• **Records for the exercise**
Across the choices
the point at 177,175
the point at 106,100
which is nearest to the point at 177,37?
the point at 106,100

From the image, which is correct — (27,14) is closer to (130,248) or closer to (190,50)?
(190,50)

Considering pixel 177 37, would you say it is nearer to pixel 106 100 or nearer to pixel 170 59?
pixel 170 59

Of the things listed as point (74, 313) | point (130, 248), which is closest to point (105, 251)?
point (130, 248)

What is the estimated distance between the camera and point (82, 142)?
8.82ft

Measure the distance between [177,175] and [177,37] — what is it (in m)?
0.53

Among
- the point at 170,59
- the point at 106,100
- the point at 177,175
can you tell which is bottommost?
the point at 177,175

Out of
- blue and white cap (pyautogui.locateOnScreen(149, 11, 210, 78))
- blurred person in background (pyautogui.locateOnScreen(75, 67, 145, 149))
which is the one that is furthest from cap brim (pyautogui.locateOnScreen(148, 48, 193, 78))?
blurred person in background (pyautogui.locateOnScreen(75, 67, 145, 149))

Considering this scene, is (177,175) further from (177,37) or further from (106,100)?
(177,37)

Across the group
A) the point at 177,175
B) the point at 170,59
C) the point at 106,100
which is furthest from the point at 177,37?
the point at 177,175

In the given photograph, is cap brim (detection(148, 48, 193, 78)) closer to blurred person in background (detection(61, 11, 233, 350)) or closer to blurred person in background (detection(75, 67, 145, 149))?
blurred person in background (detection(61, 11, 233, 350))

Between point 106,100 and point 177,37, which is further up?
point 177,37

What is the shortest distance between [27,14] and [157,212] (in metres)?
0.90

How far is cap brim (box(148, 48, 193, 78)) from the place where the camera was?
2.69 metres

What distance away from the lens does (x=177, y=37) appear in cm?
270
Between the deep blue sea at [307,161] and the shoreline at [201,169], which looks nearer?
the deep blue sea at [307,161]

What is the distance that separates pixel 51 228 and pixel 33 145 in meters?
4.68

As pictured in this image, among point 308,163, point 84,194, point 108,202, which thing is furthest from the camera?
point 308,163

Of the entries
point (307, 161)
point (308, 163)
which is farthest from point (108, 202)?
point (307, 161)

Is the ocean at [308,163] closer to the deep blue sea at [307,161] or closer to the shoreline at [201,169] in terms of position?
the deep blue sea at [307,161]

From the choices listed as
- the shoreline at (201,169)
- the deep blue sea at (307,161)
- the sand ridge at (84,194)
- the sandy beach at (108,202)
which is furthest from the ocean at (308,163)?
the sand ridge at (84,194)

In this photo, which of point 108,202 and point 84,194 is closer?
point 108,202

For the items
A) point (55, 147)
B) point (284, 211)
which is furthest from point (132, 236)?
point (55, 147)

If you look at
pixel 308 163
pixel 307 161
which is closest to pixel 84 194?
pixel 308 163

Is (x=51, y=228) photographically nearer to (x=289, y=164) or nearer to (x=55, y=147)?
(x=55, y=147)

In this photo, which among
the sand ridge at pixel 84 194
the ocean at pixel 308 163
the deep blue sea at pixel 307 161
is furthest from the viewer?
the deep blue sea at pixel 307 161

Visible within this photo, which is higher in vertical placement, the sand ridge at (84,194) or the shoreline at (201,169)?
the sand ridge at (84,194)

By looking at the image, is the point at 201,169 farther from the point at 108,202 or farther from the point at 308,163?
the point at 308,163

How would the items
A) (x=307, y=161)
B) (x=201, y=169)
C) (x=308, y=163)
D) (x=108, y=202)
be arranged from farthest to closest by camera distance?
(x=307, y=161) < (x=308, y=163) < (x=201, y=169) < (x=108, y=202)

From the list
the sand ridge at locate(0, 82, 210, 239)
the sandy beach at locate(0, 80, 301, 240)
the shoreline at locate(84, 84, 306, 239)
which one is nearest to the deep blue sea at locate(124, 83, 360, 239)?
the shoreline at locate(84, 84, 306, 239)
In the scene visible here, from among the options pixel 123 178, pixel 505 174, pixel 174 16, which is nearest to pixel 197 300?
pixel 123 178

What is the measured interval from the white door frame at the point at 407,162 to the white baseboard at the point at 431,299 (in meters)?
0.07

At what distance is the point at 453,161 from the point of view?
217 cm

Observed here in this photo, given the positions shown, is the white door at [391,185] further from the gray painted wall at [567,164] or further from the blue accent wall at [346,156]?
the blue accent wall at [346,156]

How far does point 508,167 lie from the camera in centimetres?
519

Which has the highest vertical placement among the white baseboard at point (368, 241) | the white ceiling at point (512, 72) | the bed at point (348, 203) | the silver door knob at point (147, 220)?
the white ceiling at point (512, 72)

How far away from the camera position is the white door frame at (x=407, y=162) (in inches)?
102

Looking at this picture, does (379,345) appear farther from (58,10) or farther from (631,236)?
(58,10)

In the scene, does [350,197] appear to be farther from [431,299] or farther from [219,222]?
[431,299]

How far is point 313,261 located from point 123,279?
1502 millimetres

• **Exercise goal**
Rewrite all of the data above, changing each occurrence of "cap brim" to "visor" and leaving everything else as it is.

• **Full response**
Across the choices
the point at 177,175
the point at 106,100
which is nearest to the point at 177,37?
the point at 106,100

From the image, which is correct — (27,14) is closer to (130,248) or closer to (190,50)?
(190,50)

Considering pixel 177 37, would you say it is nearer to pixel 106 100 or nearer to pixel 170 59?
pixel 170 59

Of the things listed as point (74, 313) | point (130, 248), which is closest to point (105, 251)?
point (130, 248)

What is the estimated distance between the camera and point (82, 142)?
8.82ft

Measure the distance between [177,175] and [177,37] — what is it (in m)?
0.53

Among
- the point at 170,59
- the point at 106,100
- the point at 177,175
can you tell which is bottommost?
the point at 177,175

Out of
- blue and white cap (pyautogui.locateOnScreen(149, 11, 210, 78))
- blurred person in background (pyautogui.locateOnScreen(75, 67, 145, 149))
which is the one that is furthest from visor (pyautogui.locateOnScreen(148, 48, 193, 78))?
blurred person in background (pyautogui.locateOnScreen(75, 67, 145, 149))

Considering this scene, is (177,175) further from (177,37) or further from (106,100)?
(177,37)

Across the group
A) the point at 177,175
B) the point at 170,59
C) the point at 106,100
which is furthest from the point at 177,37?
the point at 177,175

In the given photograph, is visor (detection(148, 48, 193, 78)) closer to blurred person in background (detection(61, 11, 233, 350)) or closer to blurred person in background (detection(75, 67, 145, 149))?
blurred person in background (detection(61, 11, 233, 350))

Between point 106,100 and point 177,37, which is further up?
point 177,37

What is the shortest distance between [27,14] and [157,212] (in metres)?
0.90

How far is visor (box(148, 48, 193, 78)) from the place where the camera was?
2.69 metres

What distance away from the lens does (x=177, y=37) appear in cm?
270
Between the deep blue sea at [307,161] and the shoreline at [201,169], which looks nearer?
the deep blue sea at [307,161]

What is the distance that separates pixel 51 228 and pixel 33 145 in meters?
4.68

As pictured in this image, among point 308,163, point 84,194, point 108,202, which thing is furthest from the camera?
point 308,163

Of the entries
point (307, 161)
point (308, 163)
which is farthest from point (108, 202)?
point (307, 161)

Is the ocean at [308,163] closer to the deep blue sea at [307,161] or closer to the shoreline at [201,169] in terms of position?
the deep blue sea at [307,161]

From the choices listed as
- the shoreline at (201,169)
- the deep blue sea at (307,161)
- the sand ridge at (84,194)
- the sandy beach at (108,202)
which is furthest from the ocean at (308,163)?
the sand ridge at (84,194)

In this photo, which of point 108,202 and point 84,194 is closer?
point 108,202

For the items
A) point (55, 147)
B) point (284, 211)
which is furthest from point (132, 236)?
point (55, 147)

If you look at
pixel 308 163
pixel 307 161
which is closest to pixel 84 194?
pixel 308 163

Is (x=51, y=228) photographically nearer to (x=289, y=164) or nearer to (x=55, y=147)?
(x=55, y=147)

In this photo, which among
the sand ridge at pixel 84 194
the ocean at pixel 308 163
the deep blue sea at pixel 307 161
is furthest from the viewer?
the deep blue sea at pixel 307 161

Visible within this photo, which is higher in vertical placement, the sand ridge at (84,194) or the shoreline at (201,169)?
the sand ridge at (84,194)

By looking at the image, is the point at 201,169 farther from the point at 108,202 or farther from the point at 308,163?
the point at 308,163

How would the items
A) (x=307, y=161)
B) (x=201, y=169)
C) (x=308, y=163)
D) (x=108, y=202)
be arranged from farthest to closest by camera distance?
(x=307, y=161) < (x=308, y=163) < (x=201, y=169) < (x=108, y=202)

From the list
the sand ridge at locate(0, 82, 210, 239)
the sandy beach at locate(0, 80, 301, 240)
the shoreline at locate(84, 84, 306, 239)
which one is nearest to the deep blue sea at locate(124, 83, 360, 239)?
the shoreline at locate(84, 84, 306, 239)
In the scene visible here, from among the options pixel 123 178, pixel 505 174, pixel 174 16, which is nearest to pixel 197 300?
pixel 123 178

What is the measured interval from the white door frame at the point at 407,162 to the white baseboard at the point at 431,299 (in meters)?
0.07

At what distance is the point at 453,161 from the point of view?
217 cm

Observed here in this photo, given the positions shown, is the white door at [391,185] further from the gray painted wall at [567,164] or further from the blue accent wall at [346,156]?
the blue accent wall at [346,156]

How far does point 508,167 lie from the camera in centimetres?
519

Which has the highest vertical placement among the white baseboard at point (368, 241) | the white ceiling at point (512, 72) | the bed at point (348, 203) | the silver door knob at point (147, 220)?
the white ceiling at point (512, 72)

How far away from the camera position is the white door frame at (x=407, y=162) (in inches)?
102

Looking at this picture, does (379,345) appear farther from (58,10) or farther from (631,236)?
(58,10)

In the scene, does [350,197] appear to be farther from [431,299] or farther from [219,222]?
[431,299]

How far is point 313,261 located from point 123,279?
1502 millimetres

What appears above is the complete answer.